Avaliar comunidades biológicas na região do baixo rio Purus torna-se estratégico para determinar futuros impactos na biodiversidade decorrentes de mudanças na cobertura vegetal. Anfíbios e répteis Squamata são componentes importantes da biomassa e da diversidade de vertebrados em florestas tropicais (e.g. Duellman 1990, Allmon 1991). Ainda, comunidades de anfíbios e pequenos répteis em áreas de floresta amazônica apresentam rápida resposta às alterações na cobertura florestal (e.g. Tocher et al. 1997, Gardner et al. 2007, Bernarde & Macedo 2008, Souza et al. 2008), mesmo às alterações discretas como no corte florestal seletivo (Vitt et al. 1998).

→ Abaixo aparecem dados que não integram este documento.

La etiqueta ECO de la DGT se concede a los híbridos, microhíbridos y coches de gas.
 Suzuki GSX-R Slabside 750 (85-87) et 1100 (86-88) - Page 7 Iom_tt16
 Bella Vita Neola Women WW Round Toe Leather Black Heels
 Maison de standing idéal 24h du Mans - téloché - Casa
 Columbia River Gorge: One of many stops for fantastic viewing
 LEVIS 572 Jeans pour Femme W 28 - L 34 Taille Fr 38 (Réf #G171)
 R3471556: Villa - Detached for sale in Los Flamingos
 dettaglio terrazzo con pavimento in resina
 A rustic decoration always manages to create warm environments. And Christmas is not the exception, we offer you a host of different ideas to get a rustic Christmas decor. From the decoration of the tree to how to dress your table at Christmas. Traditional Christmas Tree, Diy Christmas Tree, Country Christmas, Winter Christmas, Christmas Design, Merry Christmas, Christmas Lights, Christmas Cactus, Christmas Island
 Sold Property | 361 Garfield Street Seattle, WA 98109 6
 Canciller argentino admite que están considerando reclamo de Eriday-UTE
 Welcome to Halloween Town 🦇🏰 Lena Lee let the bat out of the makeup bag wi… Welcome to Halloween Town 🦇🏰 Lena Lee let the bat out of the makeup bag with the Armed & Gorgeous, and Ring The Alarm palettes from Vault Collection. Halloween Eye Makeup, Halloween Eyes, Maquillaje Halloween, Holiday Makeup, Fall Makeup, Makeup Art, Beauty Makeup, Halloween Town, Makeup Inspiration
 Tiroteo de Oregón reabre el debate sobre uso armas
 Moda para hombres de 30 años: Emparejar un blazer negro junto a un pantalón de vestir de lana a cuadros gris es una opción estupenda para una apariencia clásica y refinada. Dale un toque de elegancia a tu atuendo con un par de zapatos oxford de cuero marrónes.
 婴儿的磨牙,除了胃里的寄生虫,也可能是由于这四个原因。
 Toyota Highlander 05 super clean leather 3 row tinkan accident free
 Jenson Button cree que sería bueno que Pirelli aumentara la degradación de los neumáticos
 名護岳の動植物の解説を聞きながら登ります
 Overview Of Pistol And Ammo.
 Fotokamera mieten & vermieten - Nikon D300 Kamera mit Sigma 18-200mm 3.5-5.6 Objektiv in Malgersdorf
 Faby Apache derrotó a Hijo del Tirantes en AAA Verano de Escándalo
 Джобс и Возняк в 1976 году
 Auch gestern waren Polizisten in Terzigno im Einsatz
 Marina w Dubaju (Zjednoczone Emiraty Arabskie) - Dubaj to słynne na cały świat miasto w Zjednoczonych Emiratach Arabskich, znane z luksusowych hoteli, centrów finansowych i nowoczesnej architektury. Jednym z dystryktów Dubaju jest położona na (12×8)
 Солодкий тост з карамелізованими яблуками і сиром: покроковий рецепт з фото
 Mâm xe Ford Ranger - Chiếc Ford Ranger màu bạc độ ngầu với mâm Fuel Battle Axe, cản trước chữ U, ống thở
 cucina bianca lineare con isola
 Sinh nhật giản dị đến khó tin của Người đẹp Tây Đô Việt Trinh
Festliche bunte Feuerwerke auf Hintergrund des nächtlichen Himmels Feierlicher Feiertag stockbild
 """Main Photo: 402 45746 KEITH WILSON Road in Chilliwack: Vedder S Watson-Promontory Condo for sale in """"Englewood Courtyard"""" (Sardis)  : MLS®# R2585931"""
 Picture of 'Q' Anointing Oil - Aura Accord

Visto o parco conhecimento sobre a herpetofauna no baixo rio Purus, o objetivo deste estudo foi inventariar a fauna de anfíbios e répteis Squamata que ocorre associada às florestas na região. Mais especificamente, realizamos uma amostragem ampla em área, utilizando técnicas complementares de coleta da herpetofauna, para comparar a diversidade de espécies associadas às florestas não-inundáveis de terra firme e as florestas sazonalmente inundáveis de várzea. Também comparamos a eficiência dos métodos de amostragem empregados para acessar a riqueza da herpetofauna nestes dois tipos de florestas.

Material e Métodos

1. Área de estudo

As amostragens foram conduzidas na Reserva de Desenvolvimento Sustentável Piagaçu-Purus (RDS-PP, entre 4° 03'-5° 25' S e 61° 40'-63° 30' W, datum WGS 84) e entorno, região do baixo rio Purus, Amazônia Central, estado do Amazonas – Brasil (Figura 1). Com uma área de 834.245 ha, a RDS-PP abrange um mosaico de grandes paisagens contínuas de florestas de terra firme e florestas inundáveis de várzea e igapó, em ambos interflúvios do rio Purus (Instituto... 2010). O relevo da RDS-PP é homogêneo com altitudes menores que 100 m a.n.m. (Albernaz & Venticinque 2003). O clima na região é Equatorial com sub-seca (Af – classificação Köppen-Geiger) e médias mensais de temperatura acima de 18 °C e precipitação anual de 2000 a 2600 mm (Instituto... 2002). De acordo com Silva et al. (2008), a pluviosidade varia sazonalmente, normalmente com a estação chuvosa distribuída entre novembro e março, quando ocorre a alagação da planície de inundação do rio (cheia); e a estação de estiagem distribuída entre maio e setembro, quando ocorre a drenagem da planície de inundação do rio (seca), com abril e outubro correspondendo à períodos de transição entre estações. O nível de água no baixo rio Purus pode variar até 12 m entre estações, sendo influenciado tanto pela quantidade de chuvas, quanto por flutuações do médio rio Solimões (Goulding et al. 2003).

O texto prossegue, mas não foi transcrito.